**Task**
How many lines in the records below contain the word "fingernail"? Reply with the number alone.

[Scene-based reasoning records]
%%
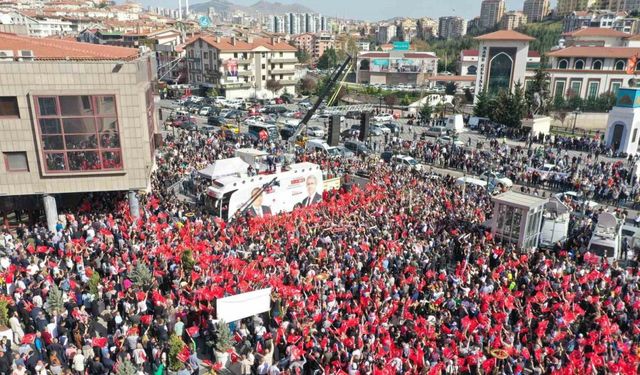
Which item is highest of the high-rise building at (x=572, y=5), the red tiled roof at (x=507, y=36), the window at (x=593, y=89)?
the high-rise building at (x=572, y=5)

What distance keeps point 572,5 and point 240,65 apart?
15711 centimetres

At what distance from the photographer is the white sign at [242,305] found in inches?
484

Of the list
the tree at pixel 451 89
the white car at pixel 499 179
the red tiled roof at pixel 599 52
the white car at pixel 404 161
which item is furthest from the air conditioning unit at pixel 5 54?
the tree at pixel 451 89

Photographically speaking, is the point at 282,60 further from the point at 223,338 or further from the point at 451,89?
the point at 223,338

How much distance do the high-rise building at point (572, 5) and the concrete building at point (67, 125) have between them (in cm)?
18648

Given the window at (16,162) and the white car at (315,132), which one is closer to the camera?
the window at (16,162)

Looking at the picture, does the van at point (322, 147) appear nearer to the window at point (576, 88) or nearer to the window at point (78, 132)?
the window at point (78, 132)

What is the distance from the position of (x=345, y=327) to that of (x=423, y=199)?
12512 mm

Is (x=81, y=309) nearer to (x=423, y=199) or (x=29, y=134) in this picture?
(x=29, y=134)

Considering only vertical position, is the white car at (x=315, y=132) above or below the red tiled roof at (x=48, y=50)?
below

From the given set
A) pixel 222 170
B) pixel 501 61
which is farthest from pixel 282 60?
pixel 222 170

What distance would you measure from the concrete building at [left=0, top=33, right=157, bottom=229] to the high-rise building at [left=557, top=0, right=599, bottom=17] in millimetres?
186475

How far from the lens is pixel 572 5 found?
182m

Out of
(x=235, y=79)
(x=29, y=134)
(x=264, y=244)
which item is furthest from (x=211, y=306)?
(x=235, y=79)
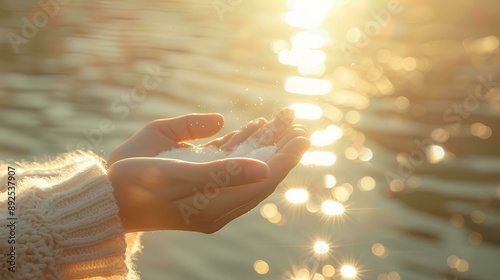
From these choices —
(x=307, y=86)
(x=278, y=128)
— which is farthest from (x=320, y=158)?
(x=278, y=128)

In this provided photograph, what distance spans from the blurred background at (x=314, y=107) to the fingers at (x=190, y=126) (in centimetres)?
232

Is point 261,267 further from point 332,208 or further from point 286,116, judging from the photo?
point 286,116

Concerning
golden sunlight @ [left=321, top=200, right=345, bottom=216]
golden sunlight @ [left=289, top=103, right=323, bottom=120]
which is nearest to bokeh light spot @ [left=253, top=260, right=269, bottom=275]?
golden sunlight @ [left=321, top=200, right=345, bottom=216]

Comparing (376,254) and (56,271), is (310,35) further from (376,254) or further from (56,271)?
(56,271)

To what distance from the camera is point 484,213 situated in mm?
6574

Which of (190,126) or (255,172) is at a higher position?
(190,126)

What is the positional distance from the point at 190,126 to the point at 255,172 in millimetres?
799

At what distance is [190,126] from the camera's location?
340cm

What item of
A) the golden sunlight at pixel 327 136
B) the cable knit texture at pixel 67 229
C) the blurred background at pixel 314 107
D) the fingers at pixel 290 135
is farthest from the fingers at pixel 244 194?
the golden sunlight at pixel 327 136

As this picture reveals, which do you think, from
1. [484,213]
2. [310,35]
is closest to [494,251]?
[484,213]

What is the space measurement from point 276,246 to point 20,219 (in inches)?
146

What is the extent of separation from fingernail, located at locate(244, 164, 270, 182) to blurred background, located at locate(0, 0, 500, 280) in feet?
9.86

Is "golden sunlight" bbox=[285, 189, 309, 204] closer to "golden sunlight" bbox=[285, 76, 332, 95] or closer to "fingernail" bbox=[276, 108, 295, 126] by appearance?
"golden sunlight" bbox=[285, 76, 332, 95]

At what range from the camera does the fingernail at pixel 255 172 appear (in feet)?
8.76
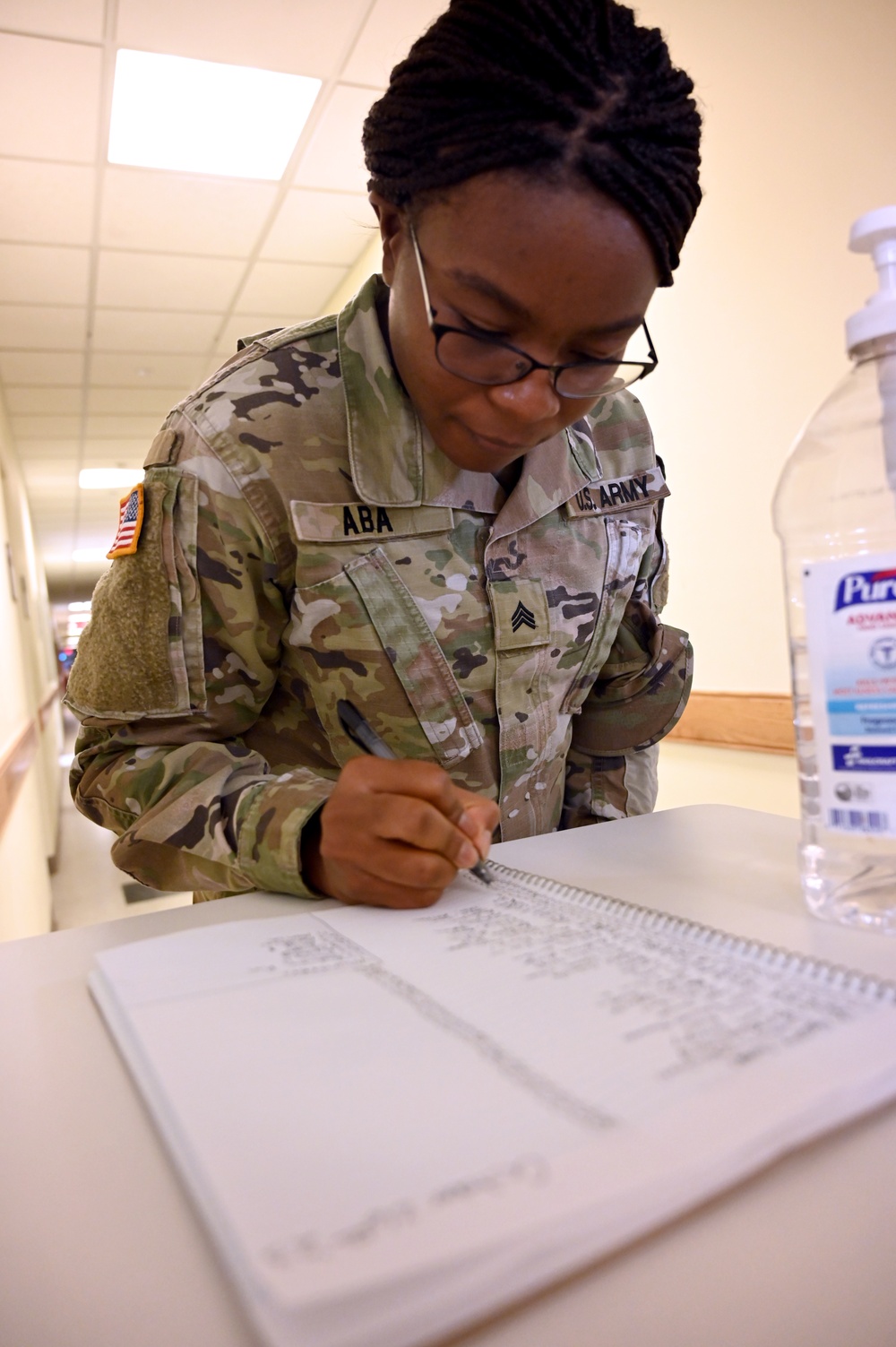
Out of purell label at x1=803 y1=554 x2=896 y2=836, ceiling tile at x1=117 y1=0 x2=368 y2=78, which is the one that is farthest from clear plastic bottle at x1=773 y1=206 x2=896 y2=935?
ceiling tile at x1=117 y1=0 x2=368 y2=78

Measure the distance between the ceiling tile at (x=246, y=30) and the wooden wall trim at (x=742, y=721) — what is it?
81.4 inches

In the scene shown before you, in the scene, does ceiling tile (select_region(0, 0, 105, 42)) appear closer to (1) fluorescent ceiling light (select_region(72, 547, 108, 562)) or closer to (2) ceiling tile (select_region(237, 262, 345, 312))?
(2) ceiling tile (select_region(237, 262, 345, 312))

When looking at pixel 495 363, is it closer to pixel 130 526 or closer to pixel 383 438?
pixel 383 438

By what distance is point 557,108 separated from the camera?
2.31ft

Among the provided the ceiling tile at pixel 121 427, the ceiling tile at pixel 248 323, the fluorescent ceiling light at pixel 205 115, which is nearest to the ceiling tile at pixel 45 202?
the fluorescent ceiling light at pixel 205 115

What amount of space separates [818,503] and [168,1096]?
0.65 m

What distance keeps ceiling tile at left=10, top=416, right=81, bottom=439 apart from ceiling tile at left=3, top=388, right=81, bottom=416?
0.11 metres

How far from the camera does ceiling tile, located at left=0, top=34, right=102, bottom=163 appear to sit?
7.95ft

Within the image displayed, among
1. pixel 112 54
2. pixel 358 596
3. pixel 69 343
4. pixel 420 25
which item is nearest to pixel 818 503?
pixel 358 596

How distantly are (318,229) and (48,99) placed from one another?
1.20 metres

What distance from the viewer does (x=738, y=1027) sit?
1.38ft

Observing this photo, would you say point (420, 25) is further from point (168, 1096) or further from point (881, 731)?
point (168, 1096)

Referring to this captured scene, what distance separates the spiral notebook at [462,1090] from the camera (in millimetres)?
284

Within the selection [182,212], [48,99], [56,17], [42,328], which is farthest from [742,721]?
[42,328]
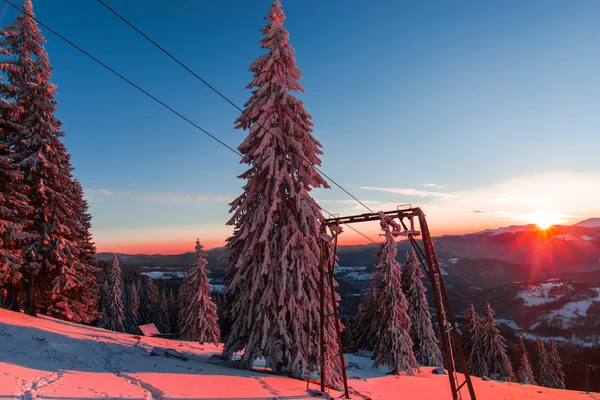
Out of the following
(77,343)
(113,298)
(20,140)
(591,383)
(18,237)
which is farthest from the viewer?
(591,383)

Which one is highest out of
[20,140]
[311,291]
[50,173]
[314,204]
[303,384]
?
[20,140]

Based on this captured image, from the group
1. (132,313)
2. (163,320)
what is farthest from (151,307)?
(163,320)

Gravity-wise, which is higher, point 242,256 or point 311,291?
point 242,256

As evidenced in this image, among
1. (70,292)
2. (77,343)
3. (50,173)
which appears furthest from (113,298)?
(77,343)

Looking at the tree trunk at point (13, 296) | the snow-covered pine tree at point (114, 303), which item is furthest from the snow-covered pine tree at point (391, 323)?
the snow-covered pine tree at point (114, 303)

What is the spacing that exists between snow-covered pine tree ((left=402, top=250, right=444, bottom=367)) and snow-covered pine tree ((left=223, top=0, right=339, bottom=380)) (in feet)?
83.6

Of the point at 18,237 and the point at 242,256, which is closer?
the point at 242,256

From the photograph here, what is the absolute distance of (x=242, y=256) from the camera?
50.9 feet

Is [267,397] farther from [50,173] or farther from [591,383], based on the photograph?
[591,383]

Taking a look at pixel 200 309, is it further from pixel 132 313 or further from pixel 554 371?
pixel 554 371

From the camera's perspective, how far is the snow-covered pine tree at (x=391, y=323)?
1224 inches

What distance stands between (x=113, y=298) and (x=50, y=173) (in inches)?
1621

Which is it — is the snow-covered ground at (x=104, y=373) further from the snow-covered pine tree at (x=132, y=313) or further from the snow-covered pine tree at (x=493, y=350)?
the snow-covered pine tree at (x=132, y=313)

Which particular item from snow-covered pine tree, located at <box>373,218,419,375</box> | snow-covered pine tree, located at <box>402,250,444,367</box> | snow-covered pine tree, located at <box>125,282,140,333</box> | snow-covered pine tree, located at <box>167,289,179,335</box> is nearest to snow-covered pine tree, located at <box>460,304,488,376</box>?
snow-covered pine tree, located at <box>402,250,444,367</box>
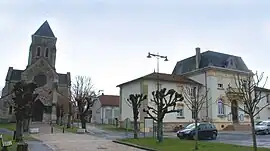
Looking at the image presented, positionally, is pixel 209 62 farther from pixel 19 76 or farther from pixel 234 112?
pixel 19 76

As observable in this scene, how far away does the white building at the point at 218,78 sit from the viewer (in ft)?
136

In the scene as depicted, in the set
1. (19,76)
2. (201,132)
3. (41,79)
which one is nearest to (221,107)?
(201,132)

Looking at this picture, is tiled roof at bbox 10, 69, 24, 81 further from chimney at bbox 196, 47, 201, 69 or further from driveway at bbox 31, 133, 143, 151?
driveway at bbox 31, 133, 143, 151

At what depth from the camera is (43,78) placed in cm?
6112

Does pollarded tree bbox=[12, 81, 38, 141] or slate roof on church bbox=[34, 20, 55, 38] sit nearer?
pollarded tree bbox=[12, 81, 38, 141]

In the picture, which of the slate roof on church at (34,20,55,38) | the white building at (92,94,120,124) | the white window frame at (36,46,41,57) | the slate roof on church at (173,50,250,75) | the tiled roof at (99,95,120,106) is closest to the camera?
the slate roof on church at (173,50,250,75)

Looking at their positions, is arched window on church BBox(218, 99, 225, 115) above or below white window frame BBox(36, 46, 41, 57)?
below

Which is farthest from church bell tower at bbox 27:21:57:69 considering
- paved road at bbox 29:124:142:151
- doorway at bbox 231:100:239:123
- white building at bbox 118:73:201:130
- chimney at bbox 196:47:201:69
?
paved road at bbox 29:124:142:151

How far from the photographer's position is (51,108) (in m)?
56.8

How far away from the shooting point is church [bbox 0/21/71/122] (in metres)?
56.4

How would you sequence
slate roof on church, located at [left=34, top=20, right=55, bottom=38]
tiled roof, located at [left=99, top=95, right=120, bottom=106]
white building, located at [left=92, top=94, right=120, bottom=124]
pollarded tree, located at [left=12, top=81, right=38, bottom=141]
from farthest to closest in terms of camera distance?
tiled roof, located at [left=99, top=95, right=120, bottom=106]
white building, located at [left=92, top=94, right=120, bottom=124]
slate roof on church, located at [left=34, top=20, right=55, bottom=38]
pollarded tree, located at [left=12, top=81, right=38, bottom=141]

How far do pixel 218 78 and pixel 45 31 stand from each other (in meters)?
44.3

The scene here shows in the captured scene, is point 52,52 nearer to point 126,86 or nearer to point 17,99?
point 126,86

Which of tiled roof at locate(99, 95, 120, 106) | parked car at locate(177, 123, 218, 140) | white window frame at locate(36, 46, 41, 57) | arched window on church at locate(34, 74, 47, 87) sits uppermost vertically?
white window frame at locate(36, 46, 41, 57)
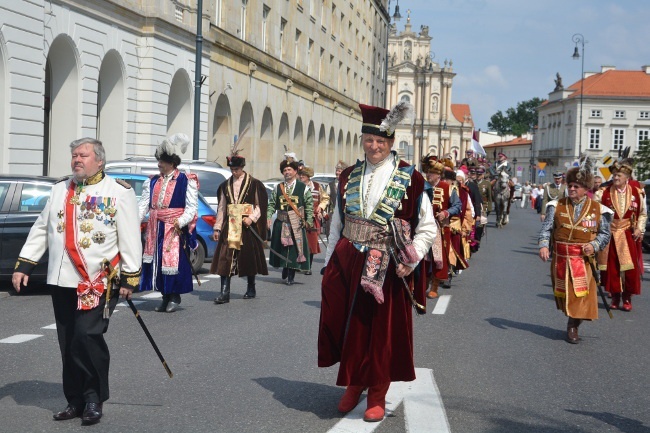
%%
**Response**
3